» **Dataset**:
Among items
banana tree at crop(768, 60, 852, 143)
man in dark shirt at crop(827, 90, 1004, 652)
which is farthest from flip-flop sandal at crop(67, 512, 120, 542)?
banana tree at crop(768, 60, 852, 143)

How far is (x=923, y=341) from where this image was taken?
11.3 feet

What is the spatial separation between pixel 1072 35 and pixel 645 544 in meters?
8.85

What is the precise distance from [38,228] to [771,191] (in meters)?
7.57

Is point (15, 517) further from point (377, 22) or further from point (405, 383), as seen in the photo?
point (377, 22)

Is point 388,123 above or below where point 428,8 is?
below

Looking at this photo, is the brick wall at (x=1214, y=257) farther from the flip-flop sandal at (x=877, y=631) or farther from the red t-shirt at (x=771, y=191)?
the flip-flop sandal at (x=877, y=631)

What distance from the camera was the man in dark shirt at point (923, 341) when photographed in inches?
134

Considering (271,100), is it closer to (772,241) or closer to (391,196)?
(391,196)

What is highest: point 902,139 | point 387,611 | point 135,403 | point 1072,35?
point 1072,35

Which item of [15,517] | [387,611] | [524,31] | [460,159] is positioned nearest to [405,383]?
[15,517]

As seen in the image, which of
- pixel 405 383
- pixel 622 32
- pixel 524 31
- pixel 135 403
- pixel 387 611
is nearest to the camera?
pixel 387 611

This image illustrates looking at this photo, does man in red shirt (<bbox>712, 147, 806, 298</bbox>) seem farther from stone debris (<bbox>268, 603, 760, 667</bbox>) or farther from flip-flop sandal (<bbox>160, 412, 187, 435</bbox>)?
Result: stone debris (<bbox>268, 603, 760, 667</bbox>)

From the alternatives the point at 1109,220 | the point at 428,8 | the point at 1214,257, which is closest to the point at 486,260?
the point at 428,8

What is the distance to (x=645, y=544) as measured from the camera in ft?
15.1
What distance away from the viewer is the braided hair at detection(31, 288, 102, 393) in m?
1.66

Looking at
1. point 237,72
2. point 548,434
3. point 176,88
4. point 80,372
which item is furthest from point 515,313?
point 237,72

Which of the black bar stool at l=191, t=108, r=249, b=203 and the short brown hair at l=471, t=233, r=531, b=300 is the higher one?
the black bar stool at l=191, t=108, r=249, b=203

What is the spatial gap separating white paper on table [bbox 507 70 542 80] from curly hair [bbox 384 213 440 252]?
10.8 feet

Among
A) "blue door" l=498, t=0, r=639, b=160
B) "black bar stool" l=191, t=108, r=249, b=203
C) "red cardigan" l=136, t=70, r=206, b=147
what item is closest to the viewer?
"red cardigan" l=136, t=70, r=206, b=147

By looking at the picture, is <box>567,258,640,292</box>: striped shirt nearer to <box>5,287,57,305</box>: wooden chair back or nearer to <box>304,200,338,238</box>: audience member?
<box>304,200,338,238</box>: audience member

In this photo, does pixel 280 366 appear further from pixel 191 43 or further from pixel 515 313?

» **Challenge**: Print all of the entries exactly as they are written.

» **Final result**:
Among items
banana tree at crop(768, 60, 852, 143)
man in dark shirt at crop(827, 90, 1004, 652)
which is farthest from flip-flop sandal at crop(67, 512, 120, 542)?
banana tree at crop(768, 60, 852, 143)

How far is (x=923, y=341) from where this image was taken?
11.3 feet

What is the spatial separation between pixel 1072 35 and pixel 645 544 in meters?
8.85

What is the precise distance from [38,228] to [771,191] (in meters)?
7.57

Is point (15, 517) further from point (377, 22) or further from point (405, 383), as seen in the photo?
point (377, 22)

Is point 388,123 above or below where point 428,8 is?
below

Looking at this photo, is the brick wall at (x=1214, y=257) farther from the flip-flop sandal at (x=877, y=631) or farther from the red t-shirt at (x=771, y=191)?
the flip-flop sandal at (x=877, y=631)

What distance from the camera was the man in dark shirt at point (923, 341) when photographed in inches?
134

Considering (271,100), is it closer to (772,241) or closer to (391,196)?
(391,196)

What is highest: point 902,139 | point 387,611 | point 135,403 | point 1072,35?
point 1072,35

Which item of [15,517] | [387,611] | [524,31] | [460,159] is positioned nearest to [405,383]?
[15,517]

As seen in the image, which of
- pixel 405 383
- pixel 622 32
- pixel 524 31
- pixel 135 403
- pixel 387 611
is nearest to the camera?
pixel 387 611

This image illustrates looking at this photo, does man in red shirt (<bbox>712, 147, 806, 298</bbox>) seem farther from stone debris (<bbox>268, 603, 760, 667</bbox>) or farther from flip-flop sandal (<bbox>160, 412, 187, 435</bbox>)?
Result: stone debris (<bbox>268, 603, 760, 667</bbox>)

From the alternatives the point at 1109,220 | the point at 428,8 | the point at 1214,257, which is closest to the point at 486,260?
the point at 428,8

What is the distance to (x=645, y=544) as measured from the camera in ft?
15.1
What distance away from the viewer is the braided hair at detection(31, 288, 102, 393) in m?
1.66

Looking at
1. point 237,72
2. point 548,434
3. point 176,88
4. point 80,372
which item is furthest from point 515,313?
point 237,72

Which of the black bar stool at l=191, t=108, r=249, b=203 and the short brown hair at l=471, t=233, r=531, b=300 is the higher one?
the black bar stool at l=191, t=108, r=249, b=203

What is the spatial gap separating white paper on table [bbox 507 70 542 80] from curly hair [bbox 384 213 440 252]?
10.8 feet

Among
A) "blue door" l=498, t=0, r=639, b=160
B) "black bar stool" l=191, t=108, r=249, b=203
C) "red cardigan" l=136, t=70, r=206, b=147
what item is closest to the viewer?
"red cardigan" l=136, t=70, r=206, b=147

By looking at the picture, is <box>567,258,640,292</box>: striped shirt nearer to <box>5,287,57,305</box>: wooden chair back or nearer to <box>304,200,338,238</box>: audience member?
<box>304,200,338,238</box>: audience member

In this photo, does pixel 280 366 appear further from pixel 191 43 or further from pixel 515 313?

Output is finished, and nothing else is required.